Appearing before the Treasury Select Committee in May to give his opinion on various post-Brexit customs proposals, Thompson said that “max fac” could end up costing UK businesses as much as a no-deal Brexit.
He said that HMRC had arrived at its £17bn to £20bn estimate by “combining the volume of additional declarations and their cost” to the UK with “extra costs on the EU side because UK export declarations would need to be matched by EU import declarations and vice versa”, the BBC reports.
His warning met with a furious backlash among some pro-Leave factions. “The first I knew it was significant was when my 28-year-old son text[ed] me with, ‘you’re trending on Twitter’,” Thompson told Civil Service World. “[I thought] ‘Oh, is that a good thing?

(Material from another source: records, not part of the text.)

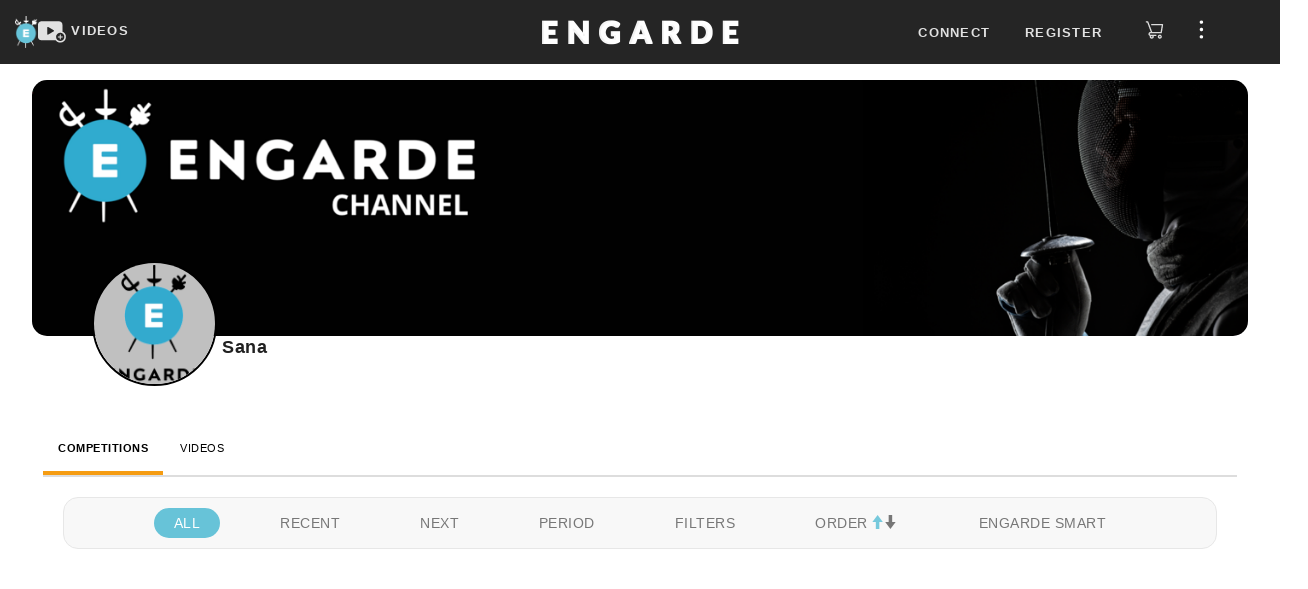

--- FILE ---
content_type: text/html; charset=UTF-8
request_url: https://engarde-service.com/prog/getTournois.php
body_size: -44
content:
{"status":"error","result":""}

I don’t know.’”
The anger of some critics went well beyond social media. “We have had to literally change how I travel and what my personal security is,” Thompson said. “We have had two death threats investigated by the Metropolitan Police for speaking truth unto power about Brexit.”
Conservative MP Nicky Morgan, who chairs the Treasury committee, told PoliticsHome that Thompson had “considered what he said very carefully” in his appearance before MPs and that the violence of the backlash against him was “appalling”.
“As someone who has also been threatened, it is deeply concerning that this is what Brexit seems to have done to public life,” she added.
However, Thompson insists that the threats had not deterred him from what he calls his “fundamental” responsibility as a civil servant to “give ministers the best advice that we can”.
“For me that is about personal integrity, and sometimes it is really really difficult - and it is tough with ministers - but it is the right thing to do,” he said.